26 Jun / The House Girl by Tara Conklin
Give me a story with two narratives interwoven through nonlinear timelines and, usually, I’ll be one committed reader. The House Girl opens in 1852 rural Virginia with a teenage slave girl named Josephine, then fast forwards in the next chapter to Lina, an ambitious attorney in 2004 New York City. Josephine, the primary caretaker to her dying mistress, plots her escape. Lina, 150 years later, searches for a perfect plaintiff to represent a would-be landmark case seeking substantial reparations for descendants of American slaves. To decipher the (non-familial – nope, not that easy!) relationship between the two disparate characters requires almost 400 pages (or, if you go audible, nearly 15 hours) through a labyrinth of well-guarded secrets, lost identities, and unjust history.

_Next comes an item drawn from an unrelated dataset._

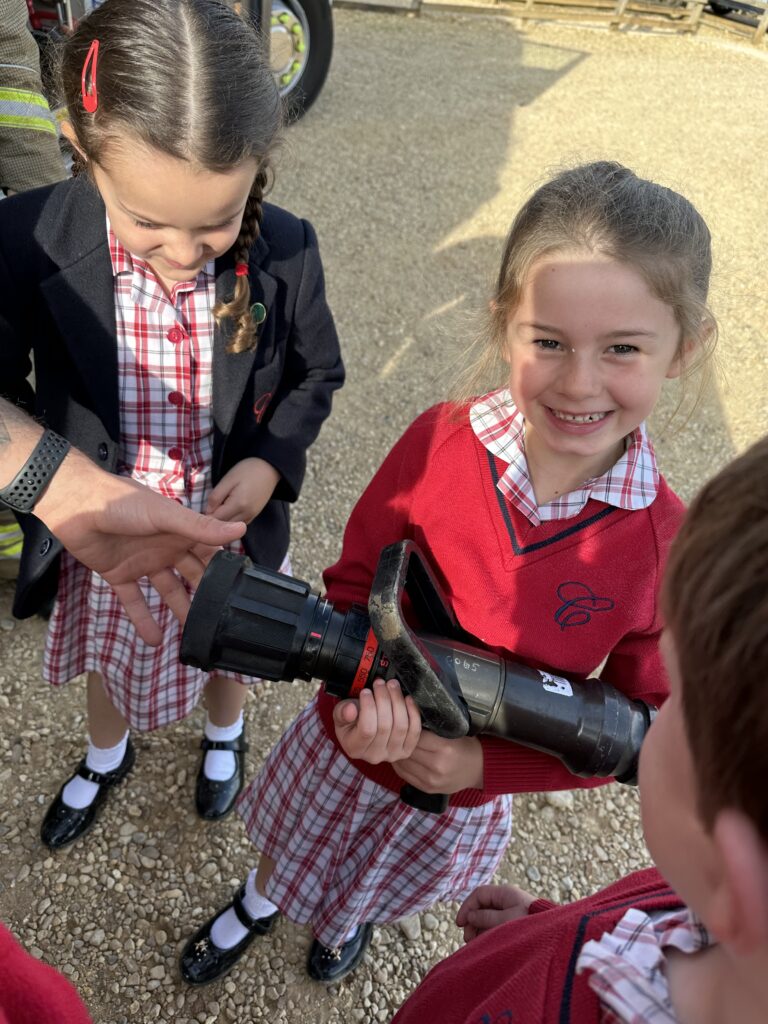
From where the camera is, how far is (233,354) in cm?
192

Sounds promising, right? Alas, the dual stories often felt like dueling narratives, wavering between high-brow social treatise and soap opera-like antics (including even a dead mother who comes back to life!). Curiosity kept me reading, yes … but finishing got me thinking …

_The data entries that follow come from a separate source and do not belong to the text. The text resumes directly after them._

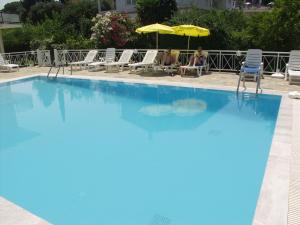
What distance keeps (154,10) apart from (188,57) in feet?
17.3

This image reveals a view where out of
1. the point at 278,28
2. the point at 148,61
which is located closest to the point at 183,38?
the point at 148,61

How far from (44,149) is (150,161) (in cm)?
232

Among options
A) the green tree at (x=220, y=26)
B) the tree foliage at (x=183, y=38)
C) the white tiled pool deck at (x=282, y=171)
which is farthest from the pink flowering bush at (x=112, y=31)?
the white tiled pool deck at (x=282, y=171)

Split narratives aside, here’s my pressing dilemma: Because I chose to listen to Bahni Turpin whose narration is distinctly African American, I (wrongfully) assumed Lina was African American. In Google-ing author Tara Conklin’s website to link here, I found an NPR interview that questions Conklin about “… whether she worried about writing a novel about slavery with mostly white characters,” which caused substantial surprise. That Conklin herself is seemingly white (based on her author photo), that “‘You’re not black enough'” is a pivotal line in the novel, that realizing only after reading a book about slavery that it has a single African American main character … well, I confess that context cannot be ignored.
The act of claiming someone else’s story – represented here by canvases of haunting portraits, both historical (Josephine’s) and contemporary (Lina’s father’s paintings of her absent mother) – looms large throughout these pages. How disturbingly ironic that the novel itself seems to echo that sense of appropriation: The House Girl is essentially a white author’s story of an African American slave girl told mostly through white characters. The novel’s details quickly pale as I find I myself challenged (again) to ponder – in our supposedly post-racial 21st-century society, just how much do historic ‘black’ and ‘white’ labels matter … literally?